Hoover was constrained by the prevailing wisdom of the day. However, keep in mind that he wasn't as much of a doctrinaire laissez-faire Republican as he was reputed to be. Burned into my mind -- because at the moment of a crucial high school test it eluded me -- is the memory of Hoover establishing the Reconstruction Finance Corporation to provide emergency relief to instutitions in danger of buckling under the weight of the Great Depression. It could be said to be the first "New Deal" program before the New Deal. Granted, it was almost 3 years late in being established, but I'd like to think that this was the sort of thing he would have done all along were it not for the Coolidge wing of the party whose ideology demanded otherwise.

Another two things that Hoover and Carter have in common is that they both have undergraduate degrees in engineering. While we can argue whether or not the two of them got a raw deal from history, I'm sad to say that, as an engineer, this is a sign that the study of engineering is a field that selects against political success.

Posted by: Constantine | Sep 8, 2005 5:39:52 PM

On Hoover, I was thinking (and maybe Goldberg is thinking) more of his work with the American Relief Agency [ARA] to relieve famine in Russia in the early 1920s (caused by Lenin's policies). So grateful were some Russian peasants that they afterwards had Hoover's portrait hanging on the wall with Lenin's.

Needless to say, Russian aid workers who worked with the ARA were later targeted in the purges.

"Another two things that Hoover and Carter have in common is that they both have undergraduate degrees in engineering. While we can argue whether or not the two of them got a raw deal from history, I'm sad to say that, as an engineer, this is a sign that the study of engineering is a field that selects against political success."

Hey, don't forget Brezhnev and Yeltsin. (Oh, and Bin Laden.)

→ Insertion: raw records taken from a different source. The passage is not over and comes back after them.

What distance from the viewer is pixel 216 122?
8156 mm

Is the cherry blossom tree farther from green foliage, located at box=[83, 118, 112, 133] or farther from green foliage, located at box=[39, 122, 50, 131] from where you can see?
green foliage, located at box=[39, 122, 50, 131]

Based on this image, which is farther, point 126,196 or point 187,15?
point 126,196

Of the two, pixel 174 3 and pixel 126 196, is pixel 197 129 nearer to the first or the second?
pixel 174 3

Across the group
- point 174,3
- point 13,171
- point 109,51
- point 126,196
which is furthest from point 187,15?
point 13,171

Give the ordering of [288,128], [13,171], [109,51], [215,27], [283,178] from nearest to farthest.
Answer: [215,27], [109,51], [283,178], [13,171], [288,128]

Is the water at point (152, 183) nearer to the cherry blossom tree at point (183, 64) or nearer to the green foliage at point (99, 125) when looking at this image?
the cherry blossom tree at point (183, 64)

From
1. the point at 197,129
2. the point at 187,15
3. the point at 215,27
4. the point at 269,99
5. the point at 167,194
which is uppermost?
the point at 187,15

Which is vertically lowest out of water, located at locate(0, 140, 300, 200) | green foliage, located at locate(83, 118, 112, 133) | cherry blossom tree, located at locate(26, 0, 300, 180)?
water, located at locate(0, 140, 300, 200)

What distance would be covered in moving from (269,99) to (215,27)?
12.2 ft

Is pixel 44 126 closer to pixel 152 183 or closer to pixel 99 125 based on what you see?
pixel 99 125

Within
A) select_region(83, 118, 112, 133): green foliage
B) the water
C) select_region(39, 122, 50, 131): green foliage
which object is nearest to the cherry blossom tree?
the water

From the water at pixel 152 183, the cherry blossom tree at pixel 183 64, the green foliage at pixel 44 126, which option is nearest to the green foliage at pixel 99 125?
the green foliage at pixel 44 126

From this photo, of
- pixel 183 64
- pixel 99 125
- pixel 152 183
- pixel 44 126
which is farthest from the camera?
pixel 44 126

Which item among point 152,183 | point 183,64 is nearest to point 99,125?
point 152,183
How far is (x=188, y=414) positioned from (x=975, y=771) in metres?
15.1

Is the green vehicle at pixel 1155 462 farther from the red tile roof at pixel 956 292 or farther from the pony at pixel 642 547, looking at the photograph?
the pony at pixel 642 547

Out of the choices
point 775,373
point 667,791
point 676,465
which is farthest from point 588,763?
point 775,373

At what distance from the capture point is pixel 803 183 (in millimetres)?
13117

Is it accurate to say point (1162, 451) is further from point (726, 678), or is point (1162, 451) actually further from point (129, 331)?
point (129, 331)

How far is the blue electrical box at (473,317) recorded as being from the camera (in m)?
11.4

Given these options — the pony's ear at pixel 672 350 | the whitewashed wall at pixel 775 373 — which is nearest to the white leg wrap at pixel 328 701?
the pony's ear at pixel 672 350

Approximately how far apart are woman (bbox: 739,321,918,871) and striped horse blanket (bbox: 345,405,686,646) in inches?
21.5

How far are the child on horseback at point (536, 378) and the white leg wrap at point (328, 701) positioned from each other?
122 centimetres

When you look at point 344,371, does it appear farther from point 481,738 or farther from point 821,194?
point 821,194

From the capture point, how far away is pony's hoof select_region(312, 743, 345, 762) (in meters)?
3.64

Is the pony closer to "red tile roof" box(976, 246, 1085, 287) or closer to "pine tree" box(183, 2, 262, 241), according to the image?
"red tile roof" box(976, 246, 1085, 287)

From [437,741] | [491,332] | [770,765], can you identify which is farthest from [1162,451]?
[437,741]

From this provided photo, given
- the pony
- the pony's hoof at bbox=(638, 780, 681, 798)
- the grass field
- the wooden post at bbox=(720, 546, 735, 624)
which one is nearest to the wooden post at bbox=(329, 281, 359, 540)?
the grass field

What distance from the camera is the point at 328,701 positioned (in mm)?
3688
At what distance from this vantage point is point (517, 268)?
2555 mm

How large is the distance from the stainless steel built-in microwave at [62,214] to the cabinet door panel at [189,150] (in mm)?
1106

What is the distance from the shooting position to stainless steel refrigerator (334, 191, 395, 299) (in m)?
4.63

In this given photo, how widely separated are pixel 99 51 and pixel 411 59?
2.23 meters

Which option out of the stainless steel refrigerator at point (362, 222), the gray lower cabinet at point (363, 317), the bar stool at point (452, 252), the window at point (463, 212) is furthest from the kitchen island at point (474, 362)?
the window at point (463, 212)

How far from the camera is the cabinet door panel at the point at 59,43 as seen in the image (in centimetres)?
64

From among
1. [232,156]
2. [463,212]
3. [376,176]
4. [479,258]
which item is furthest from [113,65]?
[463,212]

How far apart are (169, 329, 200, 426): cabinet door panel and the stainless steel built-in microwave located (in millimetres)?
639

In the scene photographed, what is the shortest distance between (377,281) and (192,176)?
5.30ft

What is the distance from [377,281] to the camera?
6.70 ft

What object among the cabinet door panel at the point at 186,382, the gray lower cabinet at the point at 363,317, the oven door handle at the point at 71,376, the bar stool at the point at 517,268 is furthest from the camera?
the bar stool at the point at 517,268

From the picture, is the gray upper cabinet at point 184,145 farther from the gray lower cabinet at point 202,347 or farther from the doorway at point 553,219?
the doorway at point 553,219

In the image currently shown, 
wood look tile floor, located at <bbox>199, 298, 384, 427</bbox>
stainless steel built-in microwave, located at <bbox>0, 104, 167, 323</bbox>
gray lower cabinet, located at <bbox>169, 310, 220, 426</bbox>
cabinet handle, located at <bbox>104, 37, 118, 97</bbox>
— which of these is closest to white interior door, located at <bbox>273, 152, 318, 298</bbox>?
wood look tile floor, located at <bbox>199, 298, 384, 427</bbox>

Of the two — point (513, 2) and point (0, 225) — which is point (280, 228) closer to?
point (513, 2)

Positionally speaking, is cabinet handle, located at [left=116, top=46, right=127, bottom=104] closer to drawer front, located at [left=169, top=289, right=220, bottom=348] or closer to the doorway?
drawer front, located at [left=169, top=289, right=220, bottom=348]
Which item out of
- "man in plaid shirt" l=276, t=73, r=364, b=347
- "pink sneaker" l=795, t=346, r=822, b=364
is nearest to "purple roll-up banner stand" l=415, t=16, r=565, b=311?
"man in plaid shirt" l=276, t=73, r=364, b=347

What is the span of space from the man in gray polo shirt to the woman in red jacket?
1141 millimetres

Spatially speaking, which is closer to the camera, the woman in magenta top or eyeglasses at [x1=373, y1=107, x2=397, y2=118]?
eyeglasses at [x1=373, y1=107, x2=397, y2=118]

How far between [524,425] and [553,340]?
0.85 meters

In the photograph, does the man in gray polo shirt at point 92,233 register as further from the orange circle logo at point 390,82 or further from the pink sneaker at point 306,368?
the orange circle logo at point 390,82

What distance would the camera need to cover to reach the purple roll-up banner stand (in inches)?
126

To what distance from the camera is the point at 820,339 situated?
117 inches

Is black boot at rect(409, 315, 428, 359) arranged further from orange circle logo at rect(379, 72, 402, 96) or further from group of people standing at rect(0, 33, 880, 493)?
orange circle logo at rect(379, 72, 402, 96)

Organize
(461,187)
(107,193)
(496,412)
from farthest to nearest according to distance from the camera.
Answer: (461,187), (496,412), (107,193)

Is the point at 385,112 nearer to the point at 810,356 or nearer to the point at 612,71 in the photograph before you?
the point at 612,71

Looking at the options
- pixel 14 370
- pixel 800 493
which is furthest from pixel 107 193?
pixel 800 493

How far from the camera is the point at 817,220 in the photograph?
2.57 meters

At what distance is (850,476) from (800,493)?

Posted by: Urinated State of America | Sep 8, 2005 7:27:38 PM

As I commented on Brad's site, the real villains of the 1920's were Harding and Coolidge. Coolidge, who it turned out was Reagan's idol, did nothing. At one point he spent three months on vacation in the Black Hills.

Posted by: Randy Paul | Sep 8, 2005 7:51:27 PM

I posted on a thread above, but this seems as good as any to go OT. Democrats have to stop with the "incompetence." If we keep wanting competemce, all we are going to get is a Republican who looks competent, like Giuliani.

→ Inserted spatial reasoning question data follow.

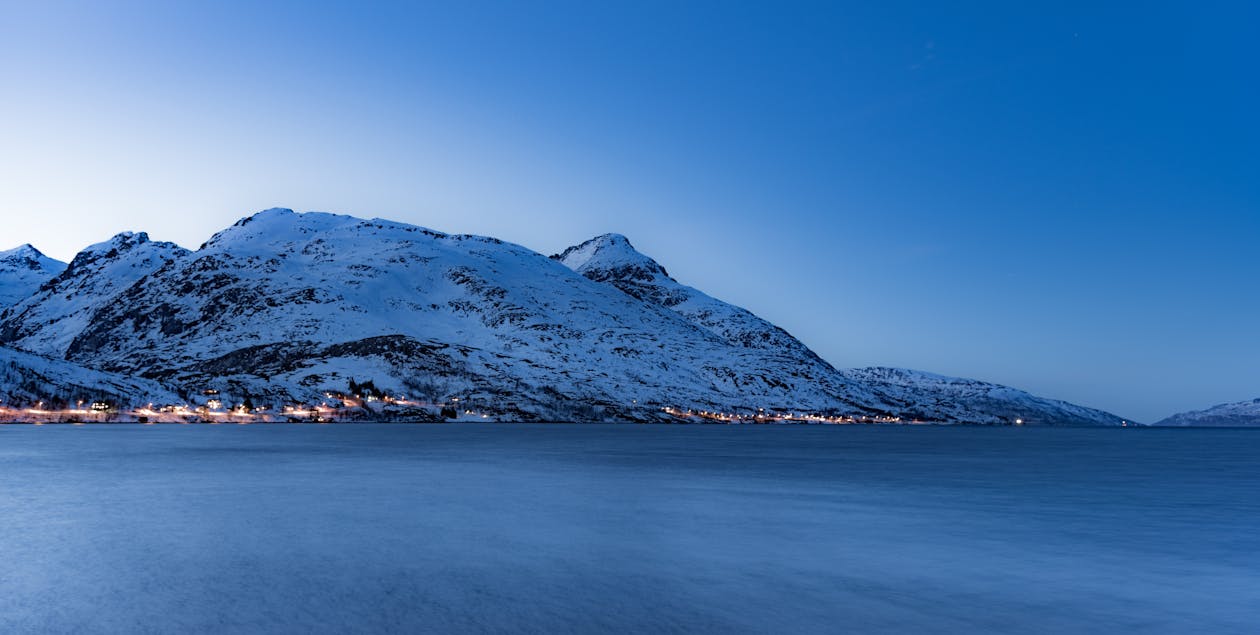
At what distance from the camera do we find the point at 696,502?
41.7 metres

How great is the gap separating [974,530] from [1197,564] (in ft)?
26.4

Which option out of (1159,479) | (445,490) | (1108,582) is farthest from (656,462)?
(1108,582)

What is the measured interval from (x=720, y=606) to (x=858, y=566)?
22.9 ft

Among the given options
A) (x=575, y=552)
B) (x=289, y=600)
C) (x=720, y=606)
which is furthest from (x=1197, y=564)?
(x=289, y=600)

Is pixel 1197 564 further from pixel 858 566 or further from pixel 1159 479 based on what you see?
pixel 1159 479

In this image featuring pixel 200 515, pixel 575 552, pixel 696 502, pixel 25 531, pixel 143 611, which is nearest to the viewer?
pixel 143 611

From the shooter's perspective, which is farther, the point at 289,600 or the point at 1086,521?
the point at 1086,521

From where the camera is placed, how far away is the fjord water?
17.9 meters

Bush did not run on competence in 2000. He ran on vision, courage, character, compassion. It was all lies, but those were his themes. Democratic themes, as MY and others have remarked.

Democrats have to run on character. We are the true caring and compassionate party, the Republicans are callous, greedy, uncaring bastards. Evil. It was George the First and the checkout machine vs Clinton "I feel you pain". It was LBJ who didn't want average people to die for an ideology (daisy ad) and who wanted to raise the uncared for out of poverty.

FDR may have started as a budget balancer but moved on into someone who cared;foreside chats and all; and hoewever ineffective he was, caring kept getting him re-elected.

If Katrina is not used as the opportunity to paint the GOP as the heartless party, Democrats don't deserve to win. It takes guts, but Kanye West provided the 2006 campaign slogan:"The GOP doesn't care about black and poor people."

Cries of "incompetence" is Carter/Dukakis/Mondale BS. Stop it. It isn't even true.